4. Once the roux is in the medium caramel-colored range, remove pan from heat and continue stirring a few minutes longer, until it turns slightly darker caramel brown. It’s important to remove pan from heat BEFORE the roux gets too dark, as it will continue cooking off the burner.

5. Whatever you do, DO NOT WALK AWAY from the roux, ALLOW IT TO SIT for too long without stirring, or LEAVE HEAT TOO HIGH, which will cause it to burn. If you sense the pan becoming too hot or see it starting to smoke, immediately remove from heat and allow to cool slightly before returning to low heat.

* There are some very talented people, probably Creole or Cajun folks, who can safely make a nearly black roux. Do not imagine you are one of them. Just take it slowly. Remember, they call New Orleans (N’awlins) the “Big Easy” for a reason. Roux may seem intimidating, and it is a bit of an art, but mostly it requires a calm head and a good nose.

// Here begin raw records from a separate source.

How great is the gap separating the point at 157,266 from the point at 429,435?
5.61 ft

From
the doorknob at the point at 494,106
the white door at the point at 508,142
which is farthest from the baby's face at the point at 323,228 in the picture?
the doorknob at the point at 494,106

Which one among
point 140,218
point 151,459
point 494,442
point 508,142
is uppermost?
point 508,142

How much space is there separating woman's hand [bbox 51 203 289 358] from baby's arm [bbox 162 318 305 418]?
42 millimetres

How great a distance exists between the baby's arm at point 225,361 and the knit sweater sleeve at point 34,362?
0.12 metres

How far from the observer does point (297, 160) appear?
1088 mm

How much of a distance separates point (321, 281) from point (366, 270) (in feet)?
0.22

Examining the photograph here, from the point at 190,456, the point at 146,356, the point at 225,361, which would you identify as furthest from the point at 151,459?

While the roux is heating, a second person can do the steps below. In terms of timing, you want to have the roux finish so it’s ready to add to the broth and vegetables when you’re about at the halfway point:

1. Chop okra, bell peppers, and celery into 1/4″ pieces. Finely dice onion. Set each aside in separate bowls.

2. Into a large, deep pot, pour half the broth and warm under low to medium heat, approximately 10-15 minutes.

3. Add okra, onions, celery, and green peppers. Stir to combine. Cook until slightly softened, approximately 10 minutes.

4. Add whole tomatoes and spices. Stir to combine. Cook another 10 minutes.

5. Using wooden spoon, add roux to broth and continue stirring to combine. To keep gumbo from becoming too thick or gummy, quickly add remaining broth in cup measurements, stirring to combine. Stop before it gets thin and soupy.

6. Add andouille sausage and oysters. Bring to a boil, then immediately reduce heat to simmer.

7. Let gumbo cook, uncovered, simmering, another 30 to 45 minutes. Continue stirring gumbo occasionally, checking thickness, and add more broth as needed to maintain thick but not pastey consistency.

8. After 30 minutes, add fresh and defrosted shrimp.

9. Taste and adjust seasonings as desired. The taste should be spicy but not burning. Allow to cook another 10 minutes until shrimp is done.

10. To serve, ladle gumbo over 1-2 cups hot rice. Gumbo can be eaten right away, but some contend it tastes even better the next day.